--- Selected extract Enclosed Below ---

GARDENING: Keep poinsettias for yearlong reminder of holiday season

By Jeff Floyd

Certified horticulturist and arborist

With Christmas winding to a close, you’ll soon survey your home in its wistful quietness and begin packing away decorations and disposing of crumpled gift paper, bows and other seasonal artifacts. However, before tossing the poinsettias, consider keeping them as a sweet reminder of the sounds and love that filled the house this season.

In 2019, poinsettia sales represented almost a quarter of all flowering plants sold in the U. S. Amazingly, the more than one-hundred-fifty million dollars’ worth of poinsettia sales take place in the four to six weeks just before Christmas. If you’ve found it more difficult than usual to locate that perfect poinsettia this year, it could be because growers scaled back on production. 2020 saw a slight drop in poinsettia orders. Fortunately, demand is recovering nicely from pre-pandemic numbers and many growers anticipate a return to normal in 2022.

To keep your poinsettias for next year, water them when the potting soil is slightly dry to the touch. They may begin to look a little scraggily over time, but this is perfectly normal. Slowly hold back water as April approaches but do not allow the stalks dry out. Keep poinsettias between sixty and seventy degrees.

In May, cut the stalks down to about four inches and repot into fresh potting soil. Around mid-May, place poinsettias in a window that offers plenty of sunlight and begin watering regularly. Do not expose them to temperatures above seventy degrees during May.

In June place the poinsettias in a shady outdoor location and apply a water-soluble fertilizer every fourteen days. Pinch back new growth once in July and again in August. In order to keep them from flowering place them in a completely dark location in October. Avoid exposing them to even the slightest amount of light until Thanksgiving when they should be placed back in the window. Water normally.

While this all sounds like a lot of effort, poinsettias will reward your hard work by producing their brightly colored foliage once again as Christmas approaches. By the way, if you were born in December, you have a good reason to celebrate the poinsettia; it along with narcissus share the title ‘flower of the month.’

--- End of Enclosed Selected extract ---
--- Supplied information Enclosed Below ---

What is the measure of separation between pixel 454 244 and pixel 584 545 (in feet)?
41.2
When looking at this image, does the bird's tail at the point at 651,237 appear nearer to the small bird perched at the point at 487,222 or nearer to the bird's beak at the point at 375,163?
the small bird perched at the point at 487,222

--- End of Enclosed Supplied information ---

Instructions:
1. Answer these questions from the poinsettia column:
(a) What share of all flowering plants sold in the U.S. in 2019 were poinsettias?
(b) In May, to about what length should the stalks be cut down?
(c) Which flower shares the title 'flower of the month' with the poinsettia?
2. Reproduce the part of the poinsettia column starting with "GARDENING: Keep poinsettias" and going on through "house this season.", swapping "gift paper" for "wrapping paper".
3. List every calendar month named in the poinsettia column.

Numbered answers:
1.
(a) Almost a quarter.
(b) About four inches.
(c) Narcissus.

2.
GARDENING: Keep poinsettias for yearlong reminder of holiday season

By Jeff Floyd

Certified horticulturist and arborist

With Christmas winding to a close, you’ll soon survey your home in its wistful quietness and begin packing away decorations and disposing of crumpled wrapping paper, bows and other seasonal artifacts. However, before tossing the poinsettias, consider keeping them as a sweet reminder of the sounds and love that filled the house this season.

3. April, May, June, July, August, October, December